Re:The revolution in porting(i386 only)
It's the fear of pointers that gives Java it's "magical" portability. From a bytecode perspective the JVM and the language allow Java programs to be portable by preventing hardware specific programming. While some people consider the JVM a virtual piece of hardware it should more be looked at like a bytecode specification. Since JVMs don't really have to implement specific hardware it becomes easy(er) to translate bytecode to native code during execution and have only a little speed hit.Joel wrote:Java does what? I am well aware of what Java is and isn't capable of. My point was simply that some people seem to have an almost religious reverence for Java that the language doesn't deserve* - it achieves its "cross-platform" capabilities in reality by targeting one platform and only one platform: the JVM. Implementations of the JVM are written for different operating systems - in effect providing cross-platform abilities through the use of what might just as usefully be called "Java platform emulators".Huh? Java does, it's called a JVM along with just in time compilers. I recompile apps often for multiple OSes but it's alot easier to copy Java binaries.

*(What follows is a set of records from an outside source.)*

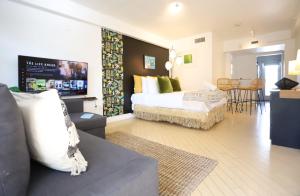 South Beach Studio Free Parking Walk to Ocean Drive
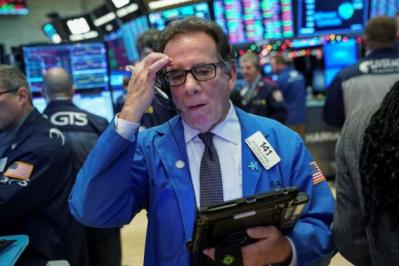 Dow Jones sụt hơn 250 điểm trước nỗi lo căng thẳng thương mại Mỹ - Trung kéo dài
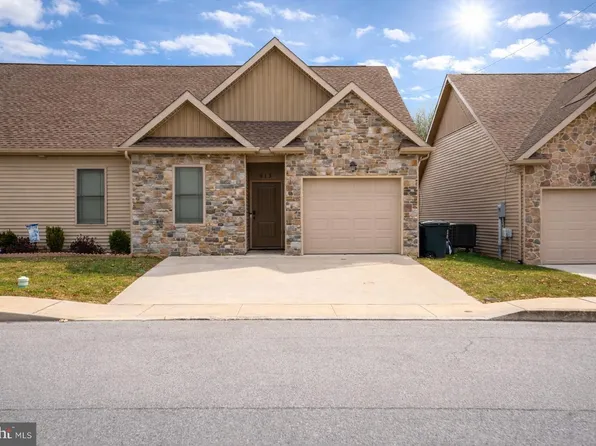 813 S Church St, Waynesboro, PA 17268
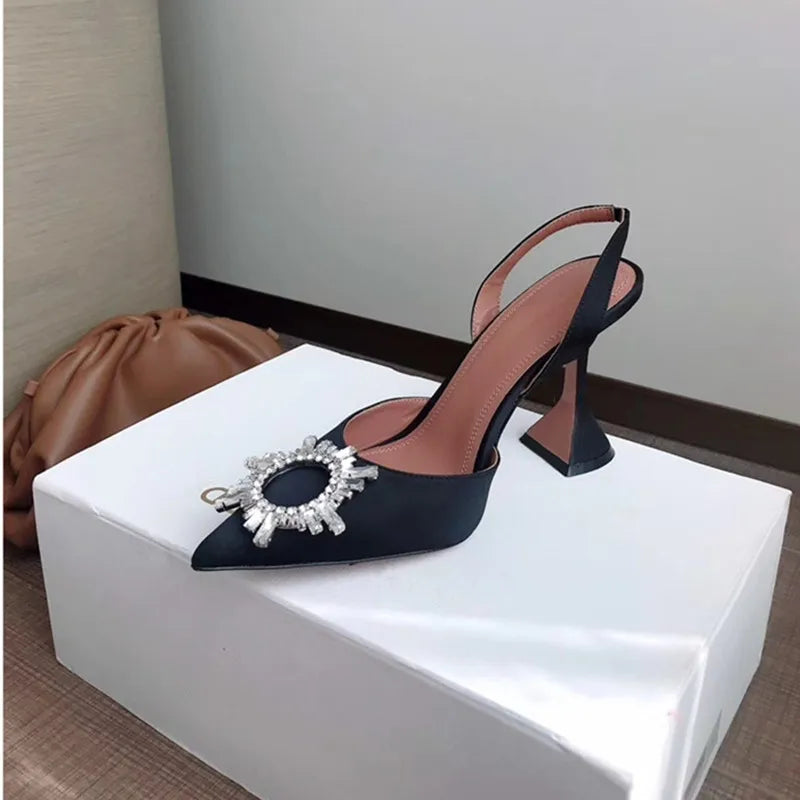 2025 Brand women Pumps luxury Crystal Slingback High heels Summer bride Shoes Comfortable triangle Heeled Party Wedding Shoes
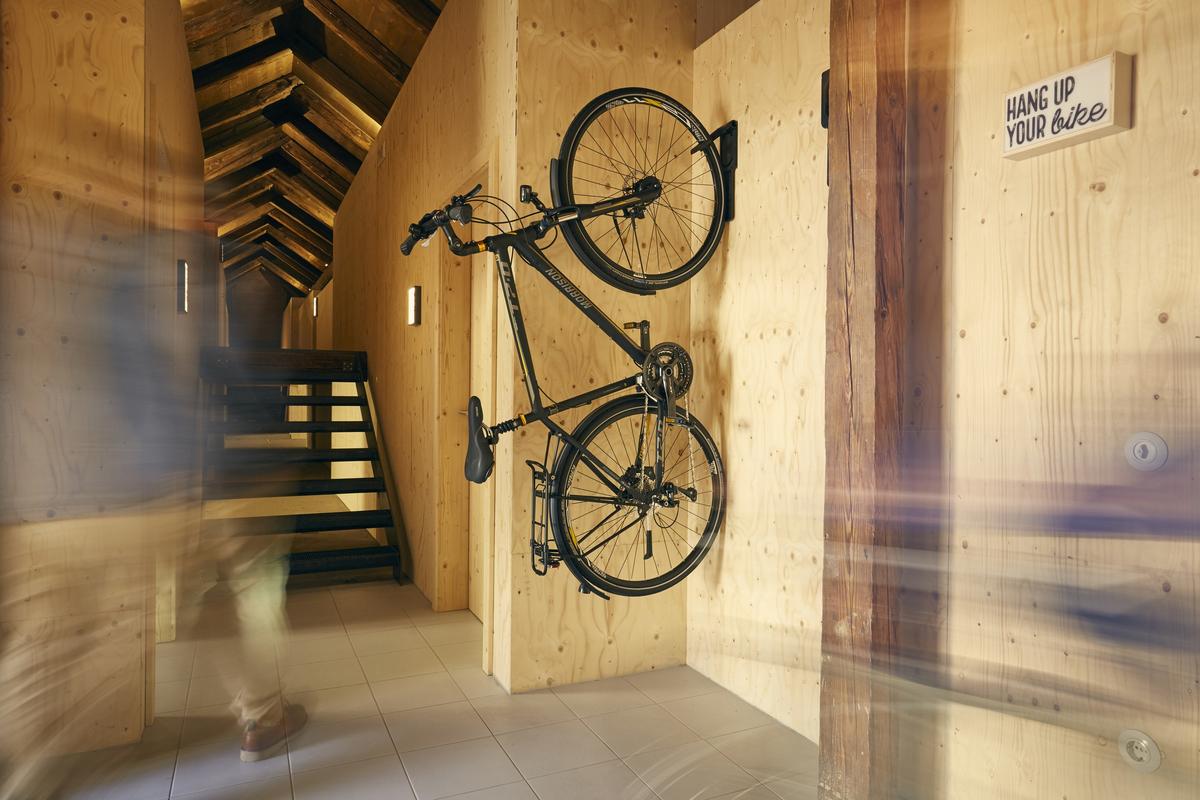 Ein MORRISON Bike an der Wand geparkt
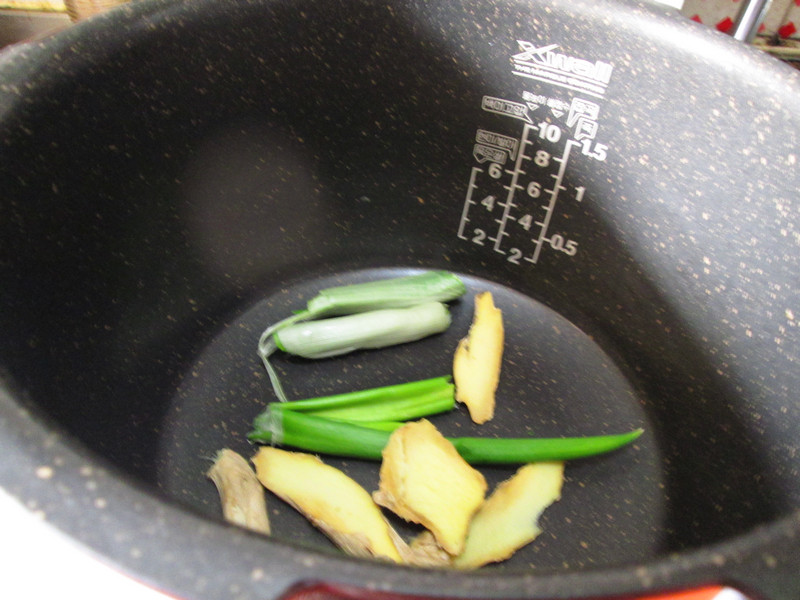 电饭锅版红烧猪蹄步骤6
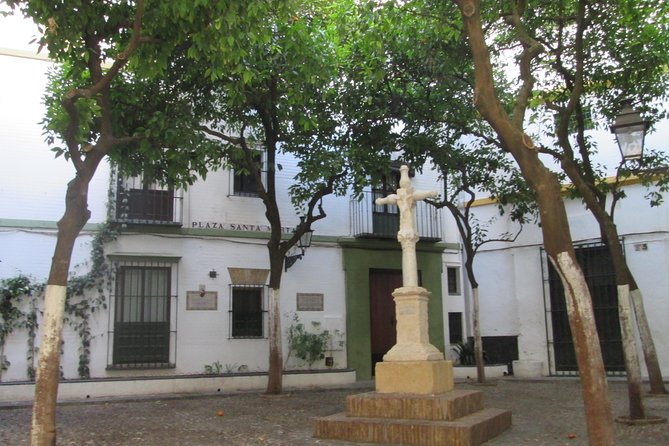 Private Tour Through the Old Jewish Neighbourhood. - Inclusions and Highlights
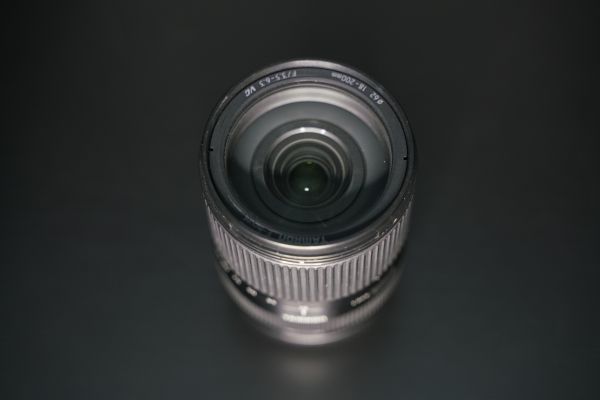 Tamron 18-200mm F/3.5-6.3 Di III VC Sony E käytetty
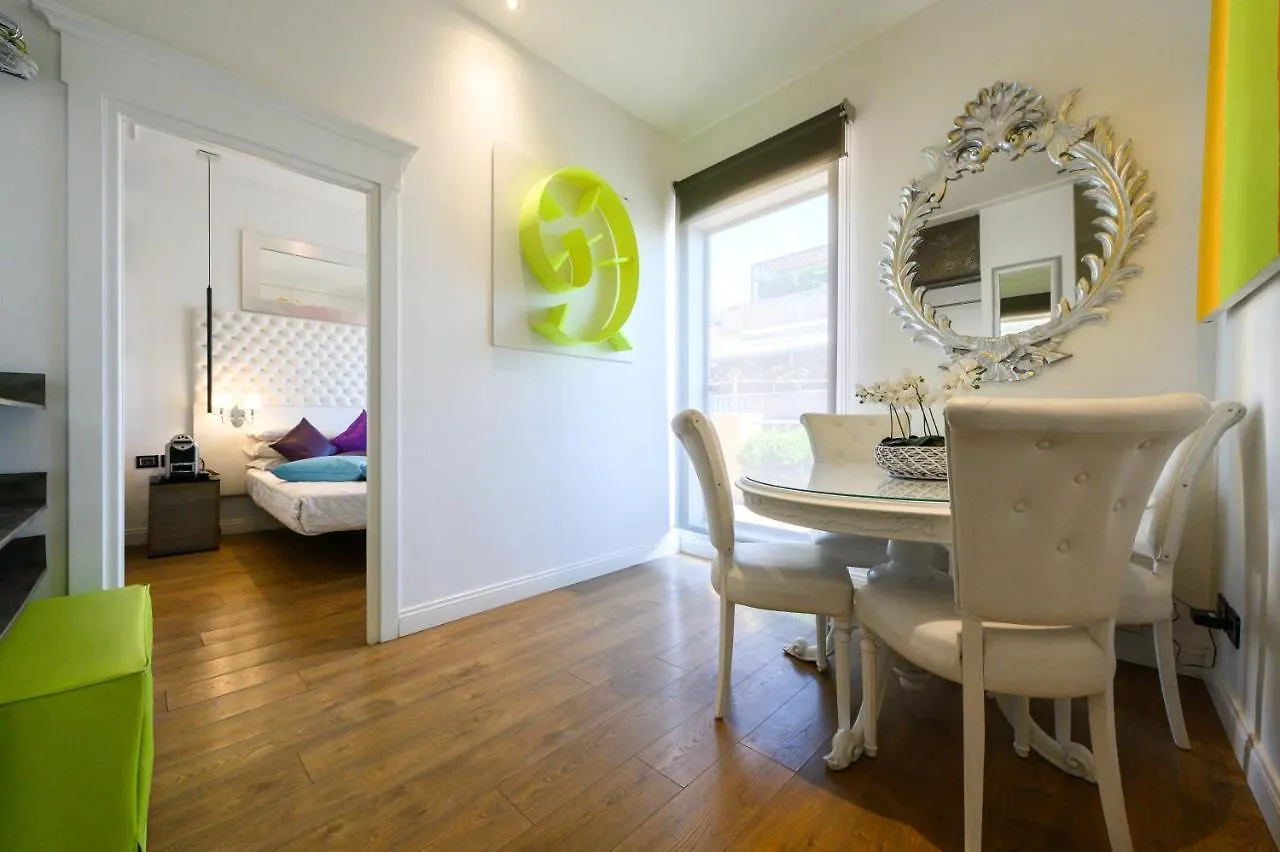 Domus Spagna Frattina Guest House Rome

Though some programmers whose programming experience can best be summed up as Java + a pathological fear of pointers seem to think this is a capability unique to Java and that anything that takes a similar approach (e.g., C#) is "copying Java", there is no reason why other languages which are more typically used to target specific hardware can't be used to target a VM instead and thus achieve the same cross-platform abilities that Java provides.

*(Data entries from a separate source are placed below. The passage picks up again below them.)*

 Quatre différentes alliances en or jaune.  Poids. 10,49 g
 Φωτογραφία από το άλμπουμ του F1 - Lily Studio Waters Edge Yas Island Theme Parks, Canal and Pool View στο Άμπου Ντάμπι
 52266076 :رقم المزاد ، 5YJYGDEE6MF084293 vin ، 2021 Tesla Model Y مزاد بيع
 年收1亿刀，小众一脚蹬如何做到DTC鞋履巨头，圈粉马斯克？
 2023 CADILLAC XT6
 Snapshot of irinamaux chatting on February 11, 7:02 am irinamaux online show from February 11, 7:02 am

As for the theory vs. practice of "write once, run anywhere", while the widespread porting of the JVM has certainly made this a near-reality (and certainly the simpler the application the more likely it is to work as promised), the experience of the development world is that it is naive to assume that you really can write once and expect your code to run anywhere without at least some platform-specific debugging.
* Please note I use Java frequently and I am not saying that -all- or even -most- Java developers have this religious reverence, but I have personally observed this kind of attitude from many Java developers.
How exactly would you make C/C++ as portable as Java? Make a compiler that produced Java bytecode from a C program? Faking direct memory access would kill performance. Write a virtual machine that emulated i386? Have you tried Bochs? Languages that are typically used to target specific hardware have hardware specific concepts in the language themselves, not just the compiler. Even if you could somehow make a compiled C program portable across cpu architectures I'd really want to see you convince a Java programmer that it's portable after explaining the purpose of sizeof

In practice I see non-portable Java apps all the time but it's not usually a Java caused problem. More then likely it's because someone wrote some JNI code to run a old c lib or they've used some Oracle stored procedures, etc. I'm not religious about Java but I have yet to see the portablitly problems that people mention with Java. It almost always seems to be that someone used a vendor specific API when they shouldn't have of.